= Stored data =
━━━
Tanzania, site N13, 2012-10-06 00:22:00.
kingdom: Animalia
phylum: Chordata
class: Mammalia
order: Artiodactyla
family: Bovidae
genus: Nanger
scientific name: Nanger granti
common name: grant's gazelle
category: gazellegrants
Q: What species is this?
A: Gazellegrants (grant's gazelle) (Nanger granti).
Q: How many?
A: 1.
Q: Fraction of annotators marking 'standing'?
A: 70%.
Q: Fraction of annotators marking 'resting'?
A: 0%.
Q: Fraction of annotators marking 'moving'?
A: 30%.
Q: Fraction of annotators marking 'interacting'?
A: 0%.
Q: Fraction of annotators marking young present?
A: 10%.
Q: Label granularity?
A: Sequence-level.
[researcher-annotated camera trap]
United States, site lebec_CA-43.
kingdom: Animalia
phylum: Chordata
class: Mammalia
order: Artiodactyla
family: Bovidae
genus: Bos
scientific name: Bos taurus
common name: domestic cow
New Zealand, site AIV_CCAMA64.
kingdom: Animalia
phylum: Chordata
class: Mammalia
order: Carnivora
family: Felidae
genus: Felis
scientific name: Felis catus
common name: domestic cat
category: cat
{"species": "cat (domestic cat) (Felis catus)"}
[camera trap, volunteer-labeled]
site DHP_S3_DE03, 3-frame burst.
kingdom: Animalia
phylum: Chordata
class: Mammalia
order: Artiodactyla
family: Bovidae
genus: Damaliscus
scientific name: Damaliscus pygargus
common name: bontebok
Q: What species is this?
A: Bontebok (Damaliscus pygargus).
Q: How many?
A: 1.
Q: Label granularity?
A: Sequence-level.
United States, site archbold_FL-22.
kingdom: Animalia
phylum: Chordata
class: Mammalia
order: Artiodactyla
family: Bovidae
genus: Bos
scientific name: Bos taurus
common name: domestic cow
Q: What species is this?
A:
━━━
= ABOUT THIS EXERCISE =
Copy each line exactly, beginning at the one with "United States, site lebec_CA-43." and stopping after the last line of the entries. Include nothing else.

= ANSWER TO THIS PROBLEM =
United States, site lebec_CA-43.
kingdom: Animalia
phylum: Chordata
class: Mammalia
order: Artiodactyla
family: Bovidae
genus: Bos
scientific name: Bos taurus
common name: domestic cow
New Zealand, site AIV_CCAMA64.
kingdom: Animalia
phylum: Chordata
class: Mammalia
order: Carnivora
family: Felidae
genus: Felis
scientific name: Felis catus
common name: domestic cat
category: cat
{"species": "cat (domestic cat) (Felis catus)"}
[camera trap, volunteer-labeled]
site DHP_S3_DE03, 3-frame burst.
kingdom: Animalia
phylum: Chordata
class: Mammalia
order: Artiodactyla
family: Bovidae
genus: Damaliscus
scientific name: Damaliscus pygargus
common name: bontebok
Q: What species is this?
A: Bontebok (Damaliscus pygargus).
Q: How many?
A: 1.
Q: Label granularity?
A: Sequence-level.
United States, site archbold_FL-22.
kingdom: Animalia
phylum: Chordata
class: Mammalia
order: Artiodactyla
family: Bovidae
genus: Bos
scientific name: Bos taurus
common name: domestic cow
Q: What species is this?
A:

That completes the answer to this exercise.